Behördliche Aussetzung der Vollziehung:

"1. Ein sachlich tragfähiger, willkürfreier und nicht missbräuchlicher Anlass für die behördliche Aussetzung der Vollziehung der Abschiebungsandrohung kann auch darin liegen, dass das Bundesamt eine Entscheidung im Hauptsacheverfahren herbeiführen will.

2. Im Fall der Aussetzung der Vollziehung durch die Behörde fehlt einem Antrag nach § 80 Abs. 5 VwGO das Rechtsschutzbedürfnis.

3. Zur Kostenentscheidung, wenn die Rechtsbehelfsbelehrung trotz Aussetzung der Vollziehung den Hinweis auf den Antrag nach § 80 Abs. 5 VwGO enthält."

(Amtliche Leitsätze)

Schlagwörter: Rechtsmittelbelehrung, Aussetzung der Vollziehung, Abschiebungsandrohung, internationaler Schutz in EU-Staat, Abschiebungsverbot, gerichtliche Entscheidung, gerichtliche Klärung, Hauptsacheverfahren, Italien, besonders schutzbedürftig, Bundesamt für Migration und Flüchtlinge,
Normen: VwGO § 80 Abs. 4, AufenthG § 60 Abs. 5, AufenthG § 60 Abs. 7, AsylG § 29 Abs. 1 Nr. 2,
Auszüge:

[...]

Ein sachlich tragfähiger, willkürfreier und nicht missbräuchlicher Anlass kann auch darin liegen, dass das Bundesamt eine Entscheidung im Hauptsacheverfahren herbeiführen will. Sieht das Bundesamt im Fall der Unzulässigkeitsentscheidungen nach § 29 Abs. 1 Nr. 2 AsylG Anhaltspunkte für Abschiebungsverbote nach § 60 Abs. 5 oder 7 AufenthG, kann es eine gerichtliche Hauptsacheentscheidung nur herbeiführen, wenn es die Abschiebungsverbote nicht feststellt. Dann jedoch läuft es Gefahr, wegen § 36 Abs. 3, § 37 Abs. 1 AsylG im Fall einer positiven gerichtlichen Entscheidung über den Antrag nach § 80 Abs. 5 VwGO in der Sache selbst, also bezüglich des Herkunftslandes entscheiden zu müssen, ohne eine Klärung über die zugrundeliegende Frage eines Abschiebungsverbotes für den Mitgliedstaat der Europäischen Union (§ 29 Abs. 1 Nr. 2 AsylG) herbeiführen zu können.

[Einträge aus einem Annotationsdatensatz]

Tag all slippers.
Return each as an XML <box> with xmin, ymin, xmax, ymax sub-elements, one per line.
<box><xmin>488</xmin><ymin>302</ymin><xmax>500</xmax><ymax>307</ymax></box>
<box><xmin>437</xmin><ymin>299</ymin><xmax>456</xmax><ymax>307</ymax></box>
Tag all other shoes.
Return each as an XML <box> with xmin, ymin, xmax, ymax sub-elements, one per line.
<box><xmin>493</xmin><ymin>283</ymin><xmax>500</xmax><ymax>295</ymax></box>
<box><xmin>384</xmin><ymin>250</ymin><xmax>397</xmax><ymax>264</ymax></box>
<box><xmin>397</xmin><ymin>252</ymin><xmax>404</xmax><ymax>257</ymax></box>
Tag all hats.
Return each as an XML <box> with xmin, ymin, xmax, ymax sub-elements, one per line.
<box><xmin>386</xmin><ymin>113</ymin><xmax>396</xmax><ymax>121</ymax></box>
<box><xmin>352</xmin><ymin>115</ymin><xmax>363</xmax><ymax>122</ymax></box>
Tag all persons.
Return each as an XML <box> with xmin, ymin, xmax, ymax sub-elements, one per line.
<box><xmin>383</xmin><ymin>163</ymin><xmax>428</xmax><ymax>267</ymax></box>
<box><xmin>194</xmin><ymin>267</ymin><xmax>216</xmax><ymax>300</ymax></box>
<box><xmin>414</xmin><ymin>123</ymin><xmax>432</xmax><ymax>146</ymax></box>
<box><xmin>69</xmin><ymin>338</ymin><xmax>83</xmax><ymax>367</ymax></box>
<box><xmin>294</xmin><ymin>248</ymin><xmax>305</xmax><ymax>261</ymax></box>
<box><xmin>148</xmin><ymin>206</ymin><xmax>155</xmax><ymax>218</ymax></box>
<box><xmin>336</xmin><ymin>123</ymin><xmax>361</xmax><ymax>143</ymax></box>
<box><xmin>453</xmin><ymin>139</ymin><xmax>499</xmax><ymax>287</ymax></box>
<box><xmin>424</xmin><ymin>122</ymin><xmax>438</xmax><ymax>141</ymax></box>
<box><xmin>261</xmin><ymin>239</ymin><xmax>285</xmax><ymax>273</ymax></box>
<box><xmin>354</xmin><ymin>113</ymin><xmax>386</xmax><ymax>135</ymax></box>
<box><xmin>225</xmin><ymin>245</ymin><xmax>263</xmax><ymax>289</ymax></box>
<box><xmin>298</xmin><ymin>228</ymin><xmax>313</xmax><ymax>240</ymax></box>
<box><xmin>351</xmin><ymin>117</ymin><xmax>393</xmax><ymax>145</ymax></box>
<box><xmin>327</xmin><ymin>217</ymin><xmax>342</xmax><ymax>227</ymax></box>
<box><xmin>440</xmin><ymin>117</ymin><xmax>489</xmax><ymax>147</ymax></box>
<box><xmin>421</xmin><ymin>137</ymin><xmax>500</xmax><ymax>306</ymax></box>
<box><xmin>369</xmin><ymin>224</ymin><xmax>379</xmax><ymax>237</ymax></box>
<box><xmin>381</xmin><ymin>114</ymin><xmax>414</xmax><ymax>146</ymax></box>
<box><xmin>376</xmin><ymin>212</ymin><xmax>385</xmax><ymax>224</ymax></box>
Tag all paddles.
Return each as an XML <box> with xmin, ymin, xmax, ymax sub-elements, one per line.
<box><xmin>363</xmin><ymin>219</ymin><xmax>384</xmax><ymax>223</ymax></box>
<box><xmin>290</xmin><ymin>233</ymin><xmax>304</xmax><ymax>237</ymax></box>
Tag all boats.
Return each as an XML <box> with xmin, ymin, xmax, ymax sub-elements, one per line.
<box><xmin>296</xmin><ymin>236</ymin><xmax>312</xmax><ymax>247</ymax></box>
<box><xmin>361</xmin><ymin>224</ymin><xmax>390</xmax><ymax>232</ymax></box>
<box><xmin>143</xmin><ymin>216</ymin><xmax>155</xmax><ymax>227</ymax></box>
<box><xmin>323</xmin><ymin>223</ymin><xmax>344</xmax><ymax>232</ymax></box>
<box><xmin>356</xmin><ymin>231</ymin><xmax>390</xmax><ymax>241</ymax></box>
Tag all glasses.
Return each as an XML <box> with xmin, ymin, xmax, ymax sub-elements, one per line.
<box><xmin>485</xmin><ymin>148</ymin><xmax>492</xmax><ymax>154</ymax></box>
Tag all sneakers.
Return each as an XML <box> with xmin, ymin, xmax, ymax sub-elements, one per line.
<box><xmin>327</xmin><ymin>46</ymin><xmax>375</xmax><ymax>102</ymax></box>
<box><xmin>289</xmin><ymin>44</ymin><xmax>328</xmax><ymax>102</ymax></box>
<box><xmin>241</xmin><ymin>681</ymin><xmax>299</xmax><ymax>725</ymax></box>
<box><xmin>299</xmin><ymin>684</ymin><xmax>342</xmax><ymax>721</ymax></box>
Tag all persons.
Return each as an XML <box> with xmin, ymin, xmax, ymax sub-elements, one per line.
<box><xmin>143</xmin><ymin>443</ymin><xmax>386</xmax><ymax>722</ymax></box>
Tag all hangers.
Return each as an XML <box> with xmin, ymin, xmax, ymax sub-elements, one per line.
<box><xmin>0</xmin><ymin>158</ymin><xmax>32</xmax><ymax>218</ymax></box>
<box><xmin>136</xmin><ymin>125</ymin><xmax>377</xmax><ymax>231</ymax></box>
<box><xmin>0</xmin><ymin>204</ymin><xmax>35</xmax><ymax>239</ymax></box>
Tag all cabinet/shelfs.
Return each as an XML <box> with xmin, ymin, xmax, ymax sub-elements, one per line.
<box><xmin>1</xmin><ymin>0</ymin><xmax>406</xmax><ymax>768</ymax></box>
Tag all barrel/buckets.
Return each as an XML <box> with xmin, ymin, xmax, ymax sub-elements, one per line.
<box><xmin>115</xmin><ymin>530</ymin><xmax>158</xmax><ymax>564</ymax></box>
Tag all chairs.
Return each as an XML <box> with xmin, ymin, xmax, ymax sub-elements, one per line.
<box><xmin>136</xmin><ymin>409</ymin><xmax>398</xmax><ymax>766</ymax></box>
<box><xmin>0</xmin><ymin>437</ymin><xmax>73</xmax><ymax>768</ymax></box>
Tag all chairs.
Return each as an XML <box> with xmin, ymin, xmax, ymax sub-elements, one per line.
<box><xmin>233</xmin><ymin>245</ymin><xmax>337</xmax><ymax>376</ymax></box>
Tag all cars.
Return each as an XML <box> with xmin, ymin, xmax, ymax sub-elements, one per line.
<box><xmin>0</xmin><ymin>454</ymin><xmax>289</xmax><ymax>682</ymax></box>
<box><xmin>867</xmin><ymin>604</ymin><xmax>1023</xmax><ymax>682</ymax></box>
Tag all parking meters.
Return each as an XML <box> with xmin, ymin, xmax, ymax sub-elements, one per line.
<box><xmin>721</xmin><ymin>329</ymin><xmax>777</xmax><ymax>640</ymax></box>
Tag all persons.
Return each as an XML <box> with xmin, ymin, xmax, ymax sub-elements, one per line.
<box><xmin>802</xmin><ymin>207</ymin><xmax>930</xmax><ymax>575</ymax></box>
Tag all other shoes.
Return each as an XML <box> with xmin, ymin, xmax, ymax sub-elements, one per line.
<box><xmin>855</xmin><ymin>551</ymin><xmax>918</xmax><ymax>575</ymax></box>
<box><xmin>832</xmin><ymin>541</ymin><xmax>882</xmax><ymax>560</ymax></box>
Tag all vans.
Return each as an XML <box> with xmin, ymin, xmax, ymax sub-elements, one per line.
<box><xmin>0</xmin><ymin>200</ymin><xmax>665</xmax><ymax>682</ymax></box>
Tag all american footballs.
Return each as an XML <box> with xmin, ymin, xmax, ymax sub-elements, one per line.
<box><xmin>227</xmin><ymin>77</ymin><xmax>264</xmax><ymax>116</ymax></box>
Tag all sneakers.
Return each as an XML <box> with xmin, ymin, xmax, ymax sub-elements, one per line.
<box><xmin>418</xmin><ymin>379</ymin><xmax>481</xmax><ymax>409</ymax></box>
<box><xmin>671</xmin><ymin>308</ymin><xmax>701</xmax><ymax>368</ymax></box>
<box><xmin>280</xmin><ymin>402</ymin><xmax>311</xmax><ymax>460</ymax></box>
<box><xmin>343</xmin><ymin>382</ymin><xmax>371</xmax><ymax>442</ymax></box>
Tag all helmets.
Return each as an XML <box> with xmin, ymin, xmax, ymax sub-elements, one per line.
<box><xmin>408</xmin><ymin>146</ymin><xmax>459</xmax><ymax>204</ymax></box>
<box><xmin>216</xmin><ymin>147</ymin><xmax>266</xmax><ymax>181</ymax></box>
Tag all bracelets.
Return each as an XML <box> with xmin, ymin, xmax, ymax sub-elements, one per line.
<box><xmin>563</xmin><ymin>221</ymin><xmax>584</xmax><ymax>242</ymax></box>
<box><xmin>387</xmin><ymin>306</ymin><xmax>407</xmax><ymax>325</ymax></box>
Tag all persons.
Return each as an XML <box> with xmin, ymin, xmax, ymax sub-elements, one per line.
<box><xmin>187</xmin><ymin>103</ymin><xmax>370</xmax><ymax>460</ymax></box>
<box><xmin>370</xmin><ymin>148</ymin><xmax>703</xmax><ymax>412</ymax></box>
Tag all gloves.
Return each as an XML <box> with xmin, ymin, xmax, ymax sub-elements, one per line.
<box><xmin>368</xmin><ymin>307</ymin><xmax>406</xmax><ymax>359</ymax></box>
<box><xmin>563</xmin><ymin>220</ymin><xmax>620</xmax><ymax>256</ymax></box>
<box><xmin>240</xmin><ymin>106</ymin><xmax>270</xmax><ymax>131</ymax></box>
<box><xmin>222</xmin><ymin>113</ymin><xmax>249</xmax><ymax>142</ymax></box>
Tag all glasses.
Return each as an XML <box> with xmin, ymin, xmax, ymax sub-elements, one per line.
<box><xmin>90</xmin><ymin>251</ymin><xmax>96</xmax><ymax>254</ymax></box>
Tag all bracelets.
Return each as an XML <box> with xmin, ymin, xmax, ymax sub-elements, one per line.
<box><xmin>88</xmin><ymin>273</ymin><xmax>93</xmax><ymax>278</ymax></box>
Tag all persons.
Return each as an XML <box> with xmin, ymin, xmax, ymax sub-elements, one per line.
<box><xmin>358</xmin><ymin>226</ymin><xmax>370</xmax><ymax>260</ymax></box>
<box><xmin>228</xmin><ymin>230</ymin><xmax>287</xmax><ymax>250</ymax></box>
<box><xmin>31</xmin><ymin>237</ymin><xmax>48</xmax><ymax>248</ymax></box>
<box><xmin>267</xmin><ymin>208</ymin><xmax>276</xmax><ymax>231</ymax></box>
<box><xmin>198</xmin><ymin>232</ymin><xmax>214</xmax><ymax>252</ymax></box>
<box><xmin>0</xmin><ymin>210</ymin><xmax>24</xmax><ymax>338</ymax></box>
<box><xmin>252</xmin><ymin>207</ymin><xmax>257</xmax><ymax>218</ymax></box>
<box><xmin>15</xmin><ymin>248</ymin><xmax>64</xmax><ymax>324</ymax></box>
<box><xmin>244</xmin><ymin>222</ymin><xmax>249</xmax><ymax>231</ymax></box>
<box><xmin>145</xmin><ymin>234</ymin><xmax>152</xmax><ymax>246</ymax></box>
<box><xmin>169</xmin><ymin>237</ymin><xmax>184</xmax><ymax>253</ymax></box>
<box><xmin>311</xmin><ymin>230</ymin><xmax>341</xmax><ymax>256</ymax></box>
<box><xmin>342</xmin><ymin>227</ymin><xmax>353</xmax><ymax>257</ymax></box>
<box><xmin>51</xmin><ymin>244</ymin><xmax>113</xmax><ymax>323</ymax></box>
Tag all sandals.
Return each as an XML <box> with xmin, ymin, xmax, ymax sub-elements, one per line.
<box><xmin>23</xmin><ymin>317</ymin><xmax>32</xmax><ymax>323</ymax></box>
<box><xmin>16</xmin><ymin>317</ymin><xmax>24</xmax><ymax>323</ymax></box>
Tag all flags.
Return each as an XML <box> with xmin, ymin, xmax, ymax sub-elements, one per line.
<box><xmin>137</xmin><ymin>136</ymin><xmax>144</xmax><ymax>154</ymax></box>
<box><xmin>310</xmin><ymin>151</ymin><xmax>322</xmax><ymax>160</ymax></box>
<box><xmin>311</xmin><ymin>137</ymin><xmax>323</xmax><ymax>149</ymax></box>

Arbeitsaufträge:
1. In welchem Fall fehlt einem Antrag nach § 80 Abs. 5 VwGO laut dem vorliegenden Text das Rechtsschutzbedürfnis?
2. Nenne alle Vorschriften, die der vorliegende Text unter „Normen“ aufführt.
3. Gib den Abschnitt des vorliegenden Textes wieder, der mit den Worten „3. Zur Kostenentscheidung, wenn“ beginnt und nach „(Amtliche Leitsätze)“ endet, und tausche darin „Rechtsbehelfsbelehrung“ gegen „Rechtsmittelbelehrung“ aus.

Lösungen:
1. Im Fall der Aussetzung der Vollziehung durch die Behörde.

2. VwGO § 80 Abs. 4, AufenthG § 60 Abs. 5, AufenthG § 60 Abs. 7, AsylG § 29 Abs. 1 Nr. 2

3.
3. Zur Kostenentscheidung, wenn die Rechtsmittelbelehrung trotz Aussetzung der Vollziehung den Hinweis auf den Antrag nach § 80 Abs. 5 VwGO enthält."

(Amtliche Leitsätze)